### Excerpt
Start
Actually, it's much more of a shame that you guys want to erect the statue of a white Western invader alongside the statue of the guy who tried to defend your land from the invader. *Sheer lack of pride I'd say (common among brown people).* Europeans would never erect statues of their Turkish or Mongol invaders, ever! And that's pride!

Reactions: Like Like:
3


----------



## Armstrong

Apocalypse said:


> Actually, it's much more of a shame that you guys want to erect the statue of a white Western invader alongside the statue of the guy who tried to defend your land from the invader. *Sheer lack of pride I'd say (common among brown people).* Europeans would never erect statues of their Turkish or Mongol invaders, ever! And that's pride!



On the contrary its so far into the past that I'm not sure if many of us can relate to the nationalistic element of it, especially when there wasn't an conceptualization then of present day nation-states and by extension nationalism.


----------



## Maira La

Armstrong said:


> On the contrary its so far into the past that I'm not sure if many of us can relate to the *nationalistic element* of it, especially when there wasn't an conceptualization then of present day nation-states and by extension nationalism.



Yes there was. Alexander considered the *nations living to the "East" of Europe to be uncivilized.* However, he was impressed by the intelligence of the Persian people.


----------



## Armstrong

Apocalypse said:


> Yes there was. Alexander considered the *nations living to the "East" of Europe to be uncivilized.* However, he was impressed by the intelligence of the Persian people.



Oh bhai, I was referring to that in the context of Nationalism and Statehood. As I implied in my earlier post : If you'd talk about an Azad Kurdistan to Saladin or a Greater Afghanistan, in the sense it is talked about, to Shershah Suri, they'd think your bonkers.


----------



## devgupt

Armstrong said:


> I think, this Poros fellow belongs as much to India as Asoka or Buddha belong to Pakistan because these lands of ours were considered, more or less, as one body even if there wasn't any unity between the different Maharajas or Rajas of the Indian Sub-continent, hence the term 'Sub-continent', and we as its successor states can and should claim pride in each and everyone of these civilizations. I am proud of Shershah Suri for the GT road and the vision of what a good, traveler friendly road network should look like but I'm equally proud of Asoka for his concepts of what an egalitarian society in the context of those times, could be.
End
### Written exercise 1
Translate this sentence from the thread into Spanish: "However, he was impressed by the intelligence of the Persian people."
### Written exercise 2
Repeat the thread from "Oh bhai, I was" to "think your bonkers.", switching "bonkers" to "crazy".

### Data shown
Start
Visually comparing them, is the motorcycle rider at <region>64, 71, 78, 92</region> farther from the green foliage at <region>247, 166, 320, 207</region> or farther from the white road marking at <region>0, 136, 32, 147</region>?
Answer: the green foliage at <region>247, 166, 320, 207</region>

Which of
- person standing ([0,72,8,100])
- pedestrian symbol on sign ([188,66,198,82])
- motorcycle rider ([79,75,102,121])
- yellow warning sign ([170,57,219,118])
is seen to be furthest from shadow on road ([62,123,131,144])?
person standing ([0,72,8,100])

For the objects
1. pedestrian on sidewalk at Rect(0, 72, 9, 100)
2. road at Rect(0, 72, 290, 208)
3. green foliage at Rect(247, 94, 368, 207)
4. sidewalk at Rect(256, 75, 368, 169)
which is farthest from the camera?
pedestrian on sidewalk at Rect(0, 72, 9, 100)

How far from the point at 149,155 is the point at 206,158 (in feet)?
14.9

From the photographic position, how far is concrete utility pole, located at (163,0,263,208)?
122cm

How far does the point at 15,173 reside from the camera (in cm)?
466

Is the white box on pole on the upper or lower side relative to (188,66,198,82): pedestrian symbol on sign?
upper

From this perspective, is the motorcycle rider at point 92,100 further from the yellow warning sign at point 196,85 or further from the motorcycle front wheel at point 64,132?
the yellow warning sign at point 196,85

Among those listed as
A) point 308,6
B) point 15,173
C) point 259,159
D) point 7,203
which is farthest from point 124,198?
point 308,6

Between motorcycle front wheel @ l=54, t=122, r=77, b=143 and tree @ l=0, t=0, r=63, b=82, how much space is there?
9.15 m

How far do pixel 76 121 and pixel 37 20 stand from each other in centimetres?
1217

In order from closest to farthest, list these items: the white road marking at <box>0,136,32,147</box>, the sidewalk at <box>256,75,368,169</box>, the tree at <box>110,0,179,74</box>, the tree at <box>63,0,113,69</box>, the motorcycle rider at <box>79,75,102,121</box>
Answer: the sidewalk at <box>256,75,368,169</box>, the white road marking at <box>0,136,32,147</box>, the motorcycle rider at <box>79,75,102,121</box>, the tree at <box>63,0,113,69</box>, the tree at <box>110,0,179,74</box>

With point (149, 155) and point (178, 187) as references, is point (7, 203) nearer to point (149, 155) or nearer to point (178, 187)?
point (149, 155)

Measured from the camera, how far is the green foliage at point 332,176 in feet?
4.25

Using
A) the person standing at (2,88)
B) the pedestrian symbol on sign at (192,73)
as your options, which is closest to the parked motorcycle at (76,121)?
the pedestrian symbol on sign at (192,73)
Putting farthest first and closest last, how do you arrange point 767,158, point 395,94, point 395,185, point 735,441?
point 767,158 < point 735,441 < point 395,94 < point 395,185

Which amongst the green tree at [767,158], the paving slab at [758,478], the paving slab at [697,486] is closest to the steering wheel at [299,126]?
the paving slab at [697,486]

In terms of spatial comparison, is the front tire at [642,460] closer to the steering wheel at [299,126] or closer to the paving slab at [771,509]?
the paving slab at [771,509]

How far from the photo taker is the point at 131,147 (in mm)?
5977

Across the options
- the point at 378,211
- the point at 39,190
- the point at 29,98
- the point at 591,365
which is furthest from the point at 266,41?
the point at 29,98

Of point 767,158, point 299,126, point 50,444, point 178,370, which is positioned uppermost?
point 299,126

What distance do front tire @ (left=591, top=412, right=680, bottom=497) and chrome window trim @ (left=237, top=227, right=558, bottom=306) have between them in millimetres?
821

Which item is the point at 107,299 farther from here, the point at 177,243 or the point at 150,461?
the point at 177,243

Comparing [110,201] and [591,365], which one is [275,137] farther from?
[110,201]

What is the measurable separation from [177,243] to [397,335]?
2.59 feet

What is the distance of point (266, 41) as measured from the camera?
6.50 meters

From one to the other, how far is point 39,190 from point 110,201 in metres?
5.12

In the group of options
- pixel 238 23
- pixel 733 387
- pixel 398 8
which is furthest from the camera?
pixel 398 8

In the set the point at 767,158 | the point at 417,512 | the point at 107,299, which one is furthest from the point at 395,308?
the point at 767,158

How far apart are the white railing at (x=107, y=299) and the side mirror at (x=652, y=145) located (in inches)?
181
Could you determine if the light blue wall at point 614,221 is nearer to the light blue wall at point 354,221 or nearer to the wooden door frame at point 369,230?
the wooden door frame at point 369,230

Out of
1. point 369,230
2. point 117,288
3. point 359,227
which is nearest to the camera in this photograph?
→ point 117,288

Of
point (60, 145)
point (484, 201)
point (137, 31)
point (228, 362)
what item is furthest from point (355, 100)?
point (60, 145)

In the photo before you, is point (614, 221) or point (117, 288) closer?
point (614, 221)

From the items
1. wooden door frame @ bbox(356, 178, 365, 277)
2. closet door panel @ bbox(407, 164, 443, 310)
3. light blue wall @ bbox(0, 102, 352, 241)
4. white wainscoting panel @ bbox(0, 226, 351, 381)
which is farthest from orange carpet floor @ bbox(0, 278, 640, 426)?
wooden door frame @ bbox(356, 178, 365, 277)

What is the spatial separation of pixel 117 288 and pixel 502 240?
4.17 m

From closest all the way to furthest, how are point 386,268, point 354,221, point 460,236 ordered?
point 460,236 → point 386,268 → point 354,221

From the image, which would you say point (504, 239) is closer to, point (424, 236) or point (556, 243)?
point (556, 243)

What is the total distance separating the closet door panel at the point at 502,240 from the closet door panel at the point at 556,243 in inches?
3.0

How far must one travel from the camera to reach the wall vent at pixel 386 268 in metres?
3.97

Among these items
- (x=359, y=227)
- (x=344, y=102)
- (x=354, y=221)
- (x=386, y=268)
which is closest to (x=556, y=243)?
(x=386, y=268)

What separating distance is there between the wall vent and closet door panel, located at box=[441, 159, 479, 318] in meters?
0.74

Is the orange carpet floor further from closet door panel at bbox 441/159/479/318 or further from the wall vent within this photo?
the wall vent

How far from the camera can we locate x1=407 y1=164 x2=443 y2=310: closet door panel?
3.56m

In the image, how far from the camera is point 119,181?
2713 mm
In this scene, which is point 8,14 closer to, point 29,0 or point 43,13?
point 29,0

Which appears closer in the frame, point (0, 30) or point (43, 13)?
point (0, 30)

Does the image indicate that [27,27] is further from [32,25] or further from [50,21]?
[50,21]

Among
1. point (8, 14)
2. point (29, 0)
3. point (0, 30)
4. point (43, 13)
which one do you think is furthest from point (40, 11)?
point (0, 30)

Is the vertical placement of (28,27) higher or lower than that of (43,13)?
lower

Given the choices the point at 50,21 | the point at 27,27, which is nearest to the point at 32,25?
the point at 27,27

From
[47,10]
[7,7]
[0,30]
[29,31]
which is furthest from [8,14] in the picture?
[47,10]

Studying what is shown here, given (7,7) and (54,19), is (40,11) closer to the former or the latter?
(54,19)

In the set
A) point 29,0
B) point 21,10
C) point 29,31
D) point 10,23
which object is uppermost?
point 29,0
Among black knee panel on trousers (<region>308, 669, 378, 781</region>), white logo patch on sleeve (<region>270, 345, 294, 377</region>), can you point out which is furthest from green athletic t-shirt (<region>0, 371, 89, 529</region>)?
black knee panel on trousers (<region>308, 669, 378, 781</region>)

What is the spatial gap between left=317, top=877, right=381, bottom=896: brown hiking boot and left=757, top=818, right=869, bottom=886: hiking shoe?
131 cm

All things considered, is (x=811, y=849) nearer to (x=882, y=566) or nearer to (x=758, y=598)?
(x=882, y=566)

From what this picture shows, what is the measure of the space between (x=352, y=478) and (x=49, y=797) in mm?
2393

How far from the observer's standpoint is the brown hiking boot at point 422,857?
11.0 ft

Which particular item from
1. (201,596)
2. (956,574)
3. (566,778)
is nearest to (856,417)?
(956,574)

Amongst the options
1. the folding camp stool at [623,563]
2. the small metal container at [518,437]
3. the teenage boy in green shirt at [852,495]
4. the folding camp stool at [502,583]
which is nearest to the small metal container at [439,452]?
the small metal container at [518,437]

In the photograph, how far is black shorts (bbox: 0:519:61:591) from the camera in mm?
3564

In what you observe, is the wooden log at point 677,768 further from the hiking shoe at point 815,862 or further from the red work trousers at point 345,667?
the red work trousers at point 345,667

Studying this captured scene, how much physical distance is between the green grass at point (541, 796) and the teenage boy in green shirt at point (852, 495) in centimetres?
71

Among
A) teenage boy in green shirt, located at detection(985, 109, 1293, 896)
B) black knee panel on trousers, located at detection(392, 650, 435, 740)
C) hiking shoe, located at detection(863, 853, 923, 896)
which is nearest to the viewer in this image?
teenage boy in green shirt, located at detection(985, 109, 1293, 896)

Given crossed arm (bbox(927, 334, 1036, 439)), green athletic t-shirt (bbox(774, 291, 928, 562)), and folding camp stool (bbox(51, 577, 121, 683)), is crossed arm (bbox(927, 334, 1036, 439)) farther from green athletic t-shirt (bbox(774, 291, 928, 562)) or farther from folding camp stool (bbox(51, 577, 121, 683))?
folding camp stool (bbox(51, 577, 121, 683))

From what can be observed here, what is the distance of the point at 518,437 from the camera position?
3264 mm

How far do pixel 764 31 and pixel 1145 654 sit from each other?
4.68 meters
End
### Task result 1
Sin embargo, quedó impresionado por la inteligencia del pueblo persa.

### Task result 2
Oh bhai, I was referring to that in the context of Nationalism and Statehood. As I implied in my earlier post : If you'd talk about an Azad Kurdistan to Saladin or a Greater Afghanistan, in the sense it is talked about, to Shershah Suri, they'd think your crazy.